Treibhauseffekt, der - die Erwärmung eines Planeten durch Gase in der Atmosphäre

 

etwas speichern – hier: etwas beinhalten; aber auch: etwas aufbewahren

 

Potenzial, das – die Möglichkeit; die theoretische Leistungsfähigkeit

 

etwas voll auszuschöpfen -  etwas ganz und gar nutzen

 

effizient – wirkungsvoll; wirtschaftlich

 

Bodenbeschaffenheit, die – die Struktur des Bodens

 


Fragen zum Text

 

Etwas, das als bio bezeichnet wird, gilt als...

1.      besonders umweltfreundlich.

2.      besonders gut verdaulich.

3.      besonders ungesund.

 

Die Verbrennung von Biokraftstoffen setzt......Mengen des schädlichen Kohlendioxids frei als die Verbrennung fossiler Kraftstoffe.

1.      geringere

2.      größere

3.      bessere

 

Jemand, der sein Potenzial voll und ganz ausschöpft...

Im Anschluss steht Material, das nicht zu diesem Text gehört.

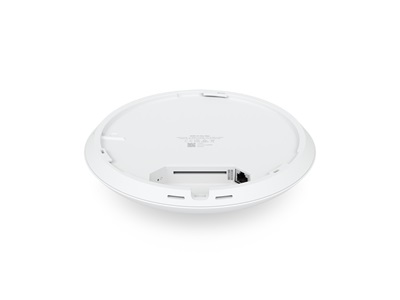 Ubiquiti, U7 Pro Max (PoE adapter nélkül)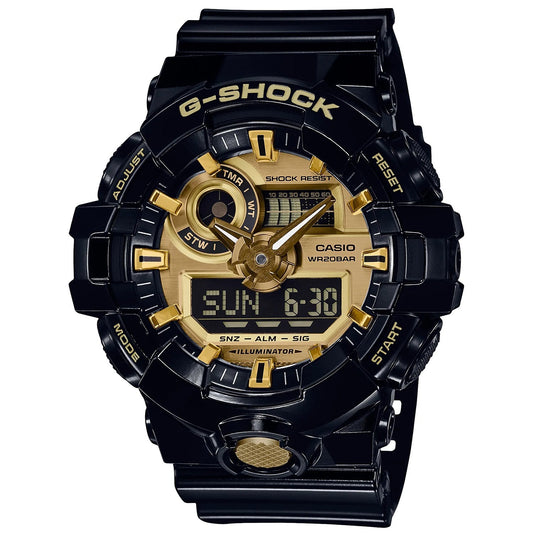 G-Shock de Casio para hombre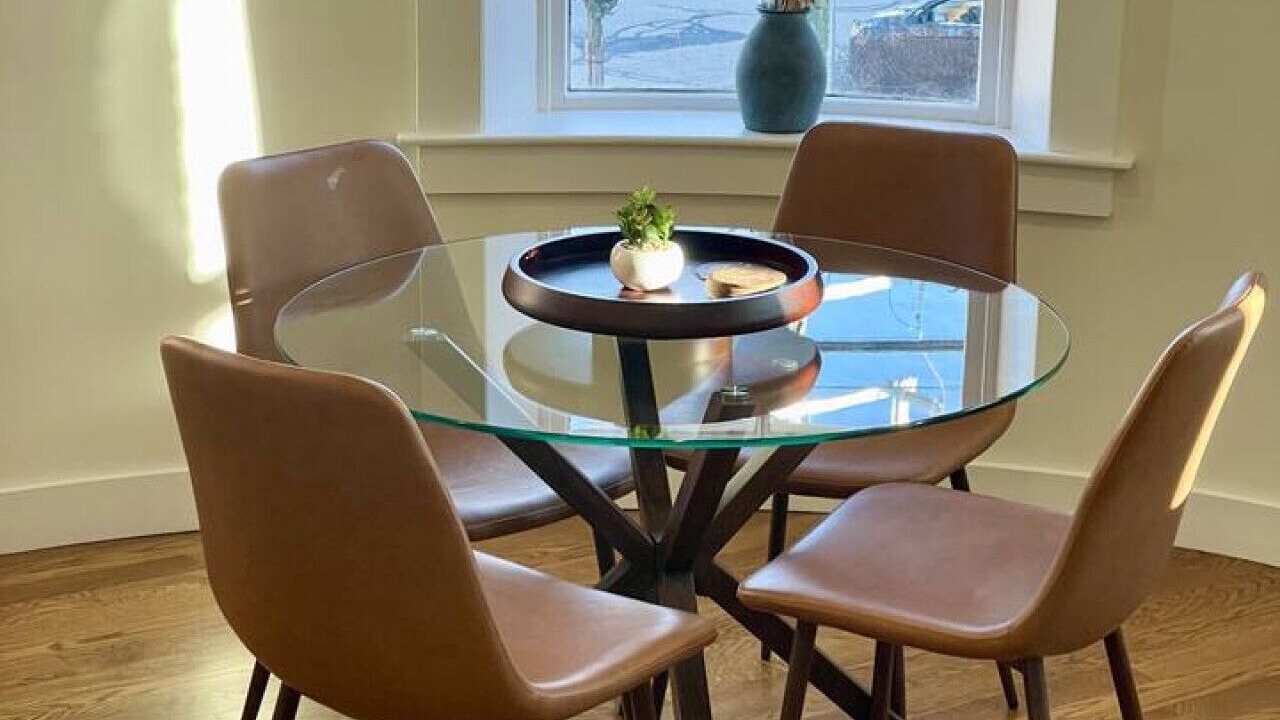 Photo of Others in Portsmouth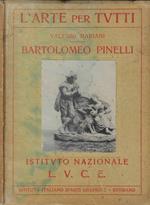 Bartolomeo Pinelli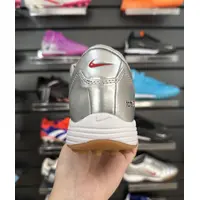 Chuteira Society Nike Total 90  - imagem 4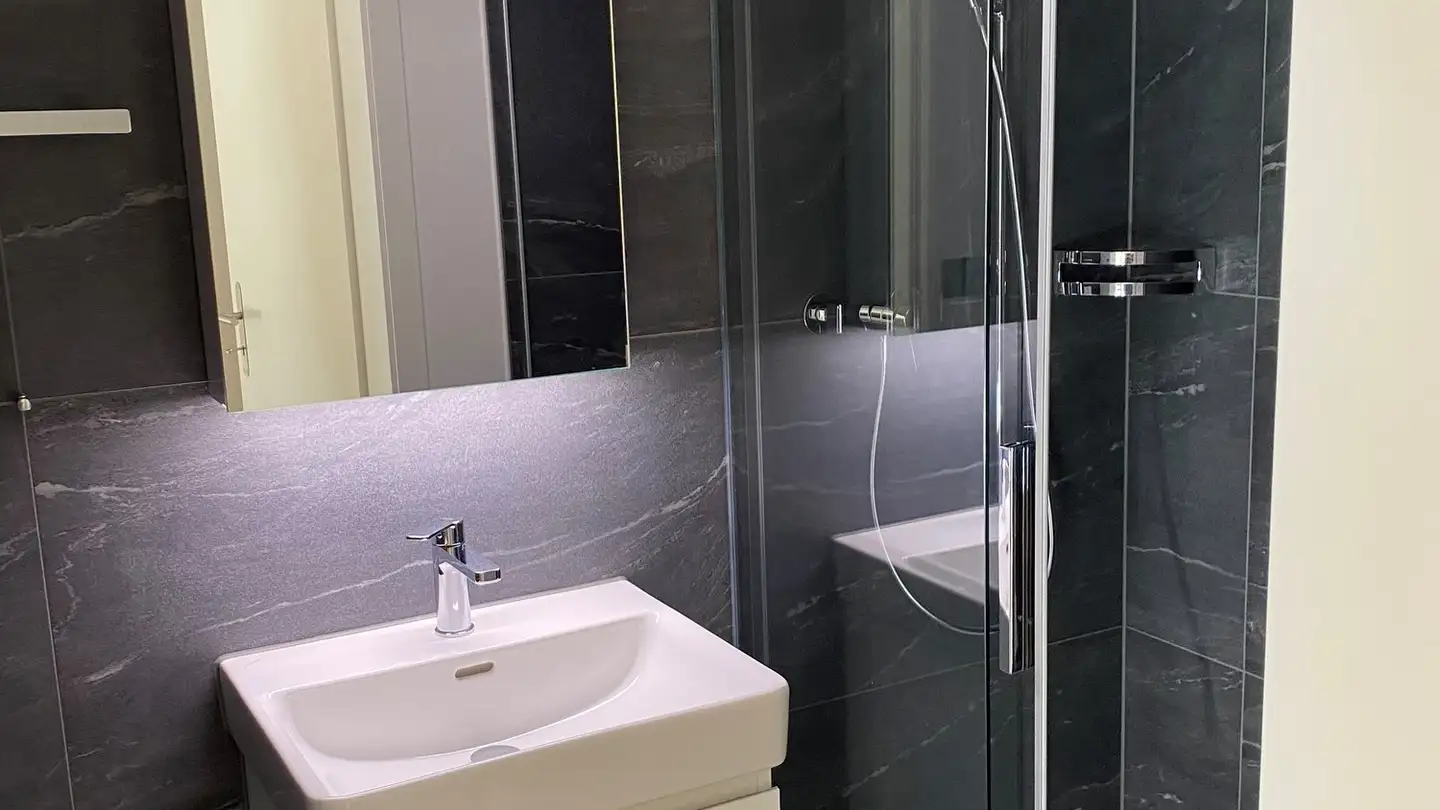 Laboratorio in affitto - Hessweg 5, 3052 Zollikofen - Foto 3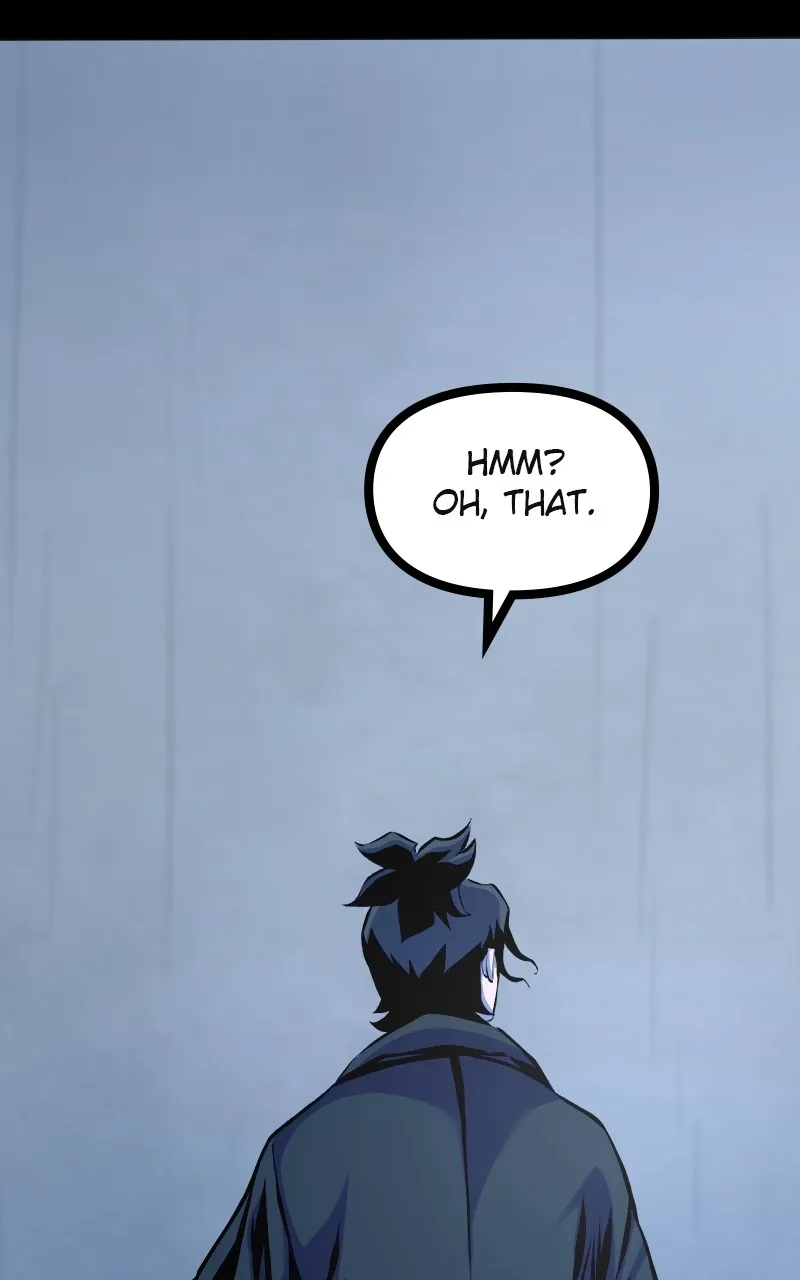 The Primal Hunter Chapter 66 page 65 -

1.      traut sich nicht sehr viel zu.

2.      könnte noch viel mehr leisten.

3.      nutzt seine gesamte Leistungsfähigkeit.

 

 

Arbeitsauftrag

Biokraftstoffe nutzen, Müll sortieren, einer Umweltorganisation beitreten – was kann man für eine saubere Umwelt tun? Schreiben Sie zehn Möglichkeiten auf, wie man die Umwelt schützen könnte.